▶ [OBJECTIVE]
Below is a block of records; repeat each one exactly.

▶ [DATA TO USE]
☆ ☆ ☆

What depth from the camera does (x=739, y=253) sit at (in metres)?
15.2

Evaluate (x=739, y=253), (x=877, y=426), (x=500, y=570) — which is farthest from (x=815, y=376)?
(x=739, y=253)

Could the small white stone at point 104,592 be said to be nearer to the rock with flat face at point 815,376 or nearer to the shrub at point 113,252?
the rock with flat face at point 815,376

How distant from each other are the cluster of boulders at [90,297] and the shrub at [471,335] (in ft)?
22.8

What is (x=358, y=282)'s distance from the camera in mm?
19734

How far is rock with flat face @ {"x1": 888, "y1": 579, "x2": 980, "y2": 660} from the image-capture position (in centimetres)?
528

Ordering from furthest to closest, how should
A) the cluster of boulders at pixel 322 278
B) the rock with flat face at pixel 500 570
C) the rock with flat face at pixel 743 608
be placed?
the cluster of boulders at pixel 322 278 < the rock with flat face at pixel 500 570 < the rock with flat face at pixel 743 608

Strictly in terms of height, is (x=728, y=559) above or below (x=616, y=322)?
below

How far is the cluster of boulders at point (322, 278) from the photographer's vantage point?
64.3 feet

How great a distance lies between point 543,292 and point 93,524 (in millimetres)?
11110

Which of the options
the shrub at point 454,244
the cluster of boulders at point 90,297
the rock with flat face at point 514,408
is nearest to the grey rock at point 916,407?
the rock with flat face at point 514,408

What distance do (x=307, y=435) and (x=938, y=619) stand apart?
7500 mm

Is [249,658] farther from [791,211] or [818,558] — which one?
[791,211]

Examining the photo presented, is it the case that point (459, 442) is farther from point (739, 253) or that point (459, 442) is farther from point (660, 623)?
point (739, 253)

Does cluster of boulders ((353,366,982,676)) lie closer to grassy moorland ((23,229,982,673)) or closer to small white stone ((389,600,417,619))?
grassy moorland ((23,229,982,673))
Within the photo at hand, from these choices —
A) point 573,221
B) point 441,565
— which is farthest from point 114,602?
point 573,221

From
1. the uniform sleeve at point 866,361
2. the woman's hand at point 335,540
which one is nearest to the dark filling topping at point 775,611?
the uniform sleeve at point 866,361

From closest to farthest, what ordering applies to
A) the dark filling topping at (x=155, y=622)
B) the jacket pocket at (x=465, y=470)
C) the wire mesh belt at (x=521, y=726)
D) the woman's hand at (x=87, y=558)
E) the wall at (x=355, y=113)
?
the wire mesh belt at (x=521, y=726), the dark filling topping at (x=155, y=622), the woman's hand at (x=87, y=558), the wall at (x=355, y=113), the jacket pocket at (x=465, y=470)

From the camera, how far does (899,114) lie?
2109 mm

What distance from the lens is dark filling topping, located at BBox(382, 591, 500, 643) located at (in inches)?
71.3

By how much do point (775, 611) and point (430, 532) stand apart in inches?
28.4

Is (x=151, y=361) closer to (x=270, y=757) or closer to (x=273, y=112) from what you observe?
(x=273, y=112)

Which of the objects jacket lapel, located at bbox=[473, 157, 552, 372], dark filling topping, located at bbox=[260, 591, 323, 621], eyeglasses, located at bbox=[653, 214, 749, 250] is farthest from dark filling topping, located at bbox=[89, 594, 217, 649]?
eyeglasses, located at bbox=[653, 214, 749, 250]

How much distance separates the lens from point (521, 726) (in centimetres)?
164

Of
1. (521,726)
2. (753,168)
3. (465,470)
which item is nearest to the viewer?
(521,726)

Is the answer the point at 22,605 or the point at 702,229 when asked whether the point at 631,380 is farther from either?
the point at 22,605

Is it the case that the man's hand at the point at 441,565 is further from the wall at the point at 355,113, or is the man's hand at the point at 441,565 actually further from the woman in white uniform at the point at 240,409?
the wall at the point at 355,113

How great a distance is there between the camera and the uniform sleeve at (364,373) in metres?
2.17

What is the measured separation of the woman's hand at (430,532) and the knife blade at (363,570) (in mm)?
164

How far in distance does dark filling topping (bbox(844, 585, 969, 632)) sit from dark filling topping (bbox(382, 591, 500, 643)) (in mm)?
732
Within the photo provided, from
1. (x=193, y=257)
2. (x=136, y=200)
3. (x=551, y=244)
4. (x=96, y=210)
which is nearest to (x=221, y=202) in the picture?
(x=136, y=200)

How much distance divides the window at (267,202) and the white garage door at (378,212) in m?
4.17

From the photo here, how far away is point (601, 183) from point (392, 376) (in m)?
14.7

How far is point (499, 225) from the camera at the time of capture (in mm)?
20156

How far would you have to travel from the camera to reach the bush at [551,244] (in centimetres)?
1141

☆ ☆ ☆

▶ [WRITTEN REPLY]
What depth from the camera does (x=739, y=253) sit at (in metres)?
15.2

Evaluate (x=739, y=253), (x=877, y=426), (x=500, y=570) — which is farthest from (x=815, y=376)?
(x=739, y=253)

Could the small white stone at point 104,592 be said to be nearer to the rock with flat face at point 815,376 or nearer to the shrub at point 113,252?
the rock with flat face at point 815,376

How distant from each other are the cluster of boulders at [90,297] and the shrub at [471,335] (in ft)?
22.8

What is (x=358, y=282)'s distance from the camera in mm?
19734

How far is rock with flat face @ {"x1": 888, "y1": 579, "x2": 980, "y2": 660} from the image-capture position (in centimetres)?
528

Ordering from furthest to closest, how should
A) the cluster of boulders at pixel 322 278
B) the rock with flat face at pixel 500 570
C) the rock with flat face at pixel 743 608
be placed?
the cluster of boulders at pixel 322 278 < the rock with flat face at pixel 500 570 < the rock with flat face at pixel 743 608

Strictly in terms of height, is (x=728, y=559) above or below (x=616, y=322)?
below

How far is the cluster of boulders at point (322, 278) from the photographer's vantage point?
64.3 feet

How great a distance lies between point 543,292 and point 93,524 (in millimetres)?
11110

Which of the options
the shrub at point 454,244
the cluster of boulders at point 90,297
the rock with flat face at point 514,408
is nearest to the grey rock at point 916,407?
the rock with flat face at point 514,408

What distance do (x=307, y=435) and (x=938, y=619) stand apart?
7500 mm

Is [249,658] farther from [791,211] or [818,558] — which one?
[791,211]

Examining the photo presented, is it the case that point (459, 442) is farther from point (739, 253) or that point (459, 442) is farther from point (660, 623)?
point (739, 253)

Does cluster of boulders ((353,366,982,676)) lie closer to grassy moorland ((23,229,982,673)) or closer to small white stone ((389,600,417,619))?
grassy moorland ((23,229,982,673))
Within the photo at hand, from these choices —
A) point 573,221
B) point 441,565
— which is farthest from point 114,602?
point 573,221

From
1. the uniform sleeve at point 866,361
2. the woman's hand at point 335,540
which one is nearest to the dark filling topping at point 775,611?
the uniform sleeve at point 866,361

From closest to farthest, what ordering applies to
A) the dark filling topping at (x=155, y=622)
B) the jacket pocket at (x=465, y=470)
C) the wire mesh belt at (x=521, y=726)
D) the woman's hand at (x=87, y=558)
E) the wall at (x=355, y=113)
?
the wire mesh belt at (x=521, y=726), the dark filling topping at (x=155, y=622), the woman's hand at (x=87, y=558), the wall at (x=355, y=113), the jacket pocket at (x=465, y=470)

From the camera, how far does (899,114) lie?
2109 mm

What distance from the lens is dark filling topping, located at BBox(382, 591, 500, 643) located at (in inches)?
71.3

By how much do point (775, 611) and point (430, 532) stand apart in inches?
28.4

Is (x=151, y=361) closer to (x=270, y=757) or closer to (x=273, y=112) from what you observe?
(x=273, y=112)

Which of the objects jacket lapel, located at bbox=[473, 157, 552, 372], dark filling topping, located at bbox=[260, 591, 323, 621], eyeglasses, located at bbox=[653, 214, 749, 250] is farthest from dark filling topping, located at bbox=[89, 594, 217, 649]?
eyeglasses, located at bbox=[653, 214, 749, 250]

How much distance separates the lens from point (521, 726) (in centimetres)?
164

Of
1. (521,726)
2. (753,168)
3. (465,470)
which item is nearest to the viewer?
(521,726)

Is the answer the point at 22,605 or the point at 702,229 when asked whether the point at 631,380 is farther from either?
the point at 22,605

Is it the case that the man's hand at the point at 441,565 is further from the wall at the point at 355,113, or is the man's hand at the point at 441,565 actually further from the woman in white uniform at the point at 240,409?
the wall at the point at 355,113

How great a distance is there between the camera and the uniform sleeve at (364,373) in metres?
2.17

What is the measured separation of the woman's hand at (430,532) and the knife blade at (363,570) (in mm)?
164

How far in distance does dark filling topping (bbox(844, 585, 969, 632)) sit from dark filling topping (bbox(382, 591, 500, 643)) (in mm)?
732
Within the photo provided, from
1. (x=193, y=257)
2. (x=136, y=200)
3. (x=551, y=244)
4. (x=96, y=210)
which is nearest to (x=221, y=202) in the picture?
(x=136, y=200)

How much distance divides the window at (267,202) and the white garage door at (378,212) in m?
4.17

From the photo here, how far away is point (601, 183) from point (392, 376) (in m)?
14.7

How far is point (499, 225) from the camera at the time of capture (in mm)?
20156

How far would you have to travel from the camera to reach the bush at [551,244] (in centimetres)?
1141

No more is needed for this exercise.